Parliamentary reporter @TrinderMatt

DEFEND the Left vowed today to stage a protest that Sir Keir Starmer will “not be able to ignore” during the Labour leader’s speech to the party conference in Brighton. 

The grassroots campaign group said that next Wednesday’s demonstration would highlight the “McCarthy-style purge” of socialists from the party and the “climate of fear” that it has created.

A Defend the Left spokesperson blasted the “barrage of dirty tricks unleashed against the membership” since Sir Keir replaced Jeremy Corbyn as party leader last year.

“Members have been suspended, expelled, local parties paralysed, elections fixed.

“Even in the week running up to conference, delegates have been suspended on the basis of social media posts from years ago.

“This is a clear attempt to rig the outcome of votes at conference. But we will not roll over — we are fighting back.”

The group refused to reveal what form the protest would take, but it promised that the action would be “extremely effective and Starmer will absolutely not be able to ignore it.”

The demo will take place at a undisclosed Brighton venue, with details set to released only two hours before the event. 

A mass protest outside the conference venue is also planned from noon tomorrow, the first day of the annual five-day gathering, as well as on Monday evening, when speakers will include rapper and activist Lowkey.

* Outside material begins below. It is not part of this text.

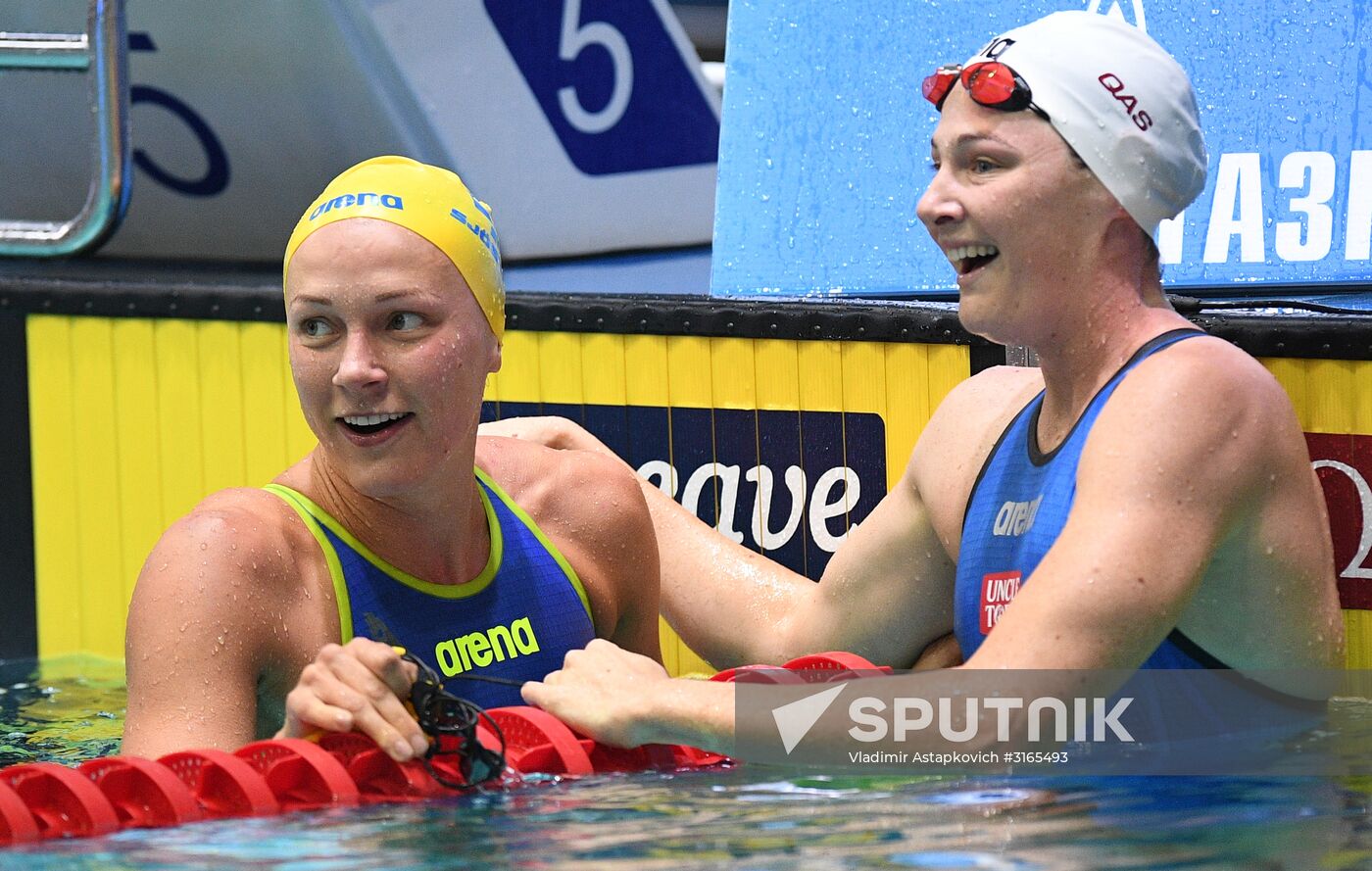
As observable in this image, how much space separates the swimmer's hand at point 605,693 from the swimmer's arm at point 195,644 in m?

The announcement coincided with Sir Keir unveiling “10 key principles” behind his pitch to run the country, which omit many of the left-wing pledges that helped win him the party leadership election in April 2020.

Promises to pursue economic justice, common ownership, equality and to defend migrants’ rights were not mentioned in his 14,000-word essay, entitled The Road Ahead, published today.

Instead, there were commitments to “put hard-working families first,” reward people who “work hard and play by the rules” and restore “honesty, decency and transparency in public life.”

Reacting to the new pledges, former shadow chancellor John McDonnell said: “It reads like a focus-group-crafted version of the Sermon on the Mount, filled with platitudes but with no content of what a Labour government would actually do.”

Labour MP Jon Trickett, Mr Corbyn’s former campaign co-ordinator, accused Sir Keir of “a policy-free retread” of New Labour soundbites.

The party has been contacted for comment.